Walk through the core booking flow. A user selects dates and a room type. The booking service starts a PostgreSQL transaction: it queries SELECT available_count FROM inventory WHERE hotel_id = ? AND room_type_id = ? AND date BETWEEN ? AND ? FOR UPDATE. If every night has at least one room, it decrements available_count for each date and inserts a reservation row with a PENDING status and a generated confirmation code. The service then calls the payment service with an idempotency key. On payment success, it updates the reservation to CONFIRMED and commits the transaction. If payment fails or times out, it rolls back, returning inventory to the pool. Discuss how FOR UPDATE row locks prevent concurrent transactions from overselling, and how the composite index on (hotel_id, room_type_id, date) keeps the range scan fast.

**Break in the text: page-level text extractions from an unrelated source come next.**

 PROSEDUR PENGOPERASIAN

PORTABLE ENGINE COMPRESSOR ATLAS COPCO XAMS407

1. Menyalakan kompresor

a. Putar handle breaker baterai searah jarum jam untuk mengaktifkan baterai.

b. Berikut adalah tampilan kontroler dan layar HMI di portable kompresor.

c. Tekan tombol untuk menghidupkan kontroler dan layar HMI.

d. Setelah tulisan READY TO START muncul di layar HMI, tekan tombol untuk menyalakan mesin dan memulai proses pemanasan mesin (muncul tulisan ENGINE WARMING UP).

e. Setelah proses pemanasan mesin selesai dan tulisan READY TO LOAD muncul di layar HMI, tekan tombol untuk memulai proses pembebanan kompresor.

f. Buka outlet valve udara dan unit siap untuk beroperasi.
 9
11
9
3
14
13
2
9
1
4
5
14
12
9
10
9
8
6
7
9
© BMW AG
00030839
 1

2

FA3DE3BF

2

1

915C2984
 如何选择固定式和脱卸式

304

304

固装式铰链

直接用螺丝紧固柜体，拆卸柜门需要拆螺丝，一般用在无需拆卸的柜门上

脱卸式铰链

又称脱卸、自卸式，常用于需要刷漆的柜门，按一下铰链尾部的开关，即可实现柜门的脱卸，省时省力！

Cover search scalability: Elasticsearch indexes updated via Kafka consumers with eventual consistency; popular queries cached in Redis. Discuss pricing: a dedicated service applying rate tables, occupancy modifiers, and tax rules. Address booking management: modification creates a new reservation and cancels the old one atomically; cancellation triggers refund via the payment service. Mention monitoring: track booking success rate, lock wait times, search p95 latency, cache hit rates, and Kafka consumer lag. Discuss scaling: partition the inventory table by date, use read replicas for search-related queries, and scale the booking service horizontally behind a load balancer.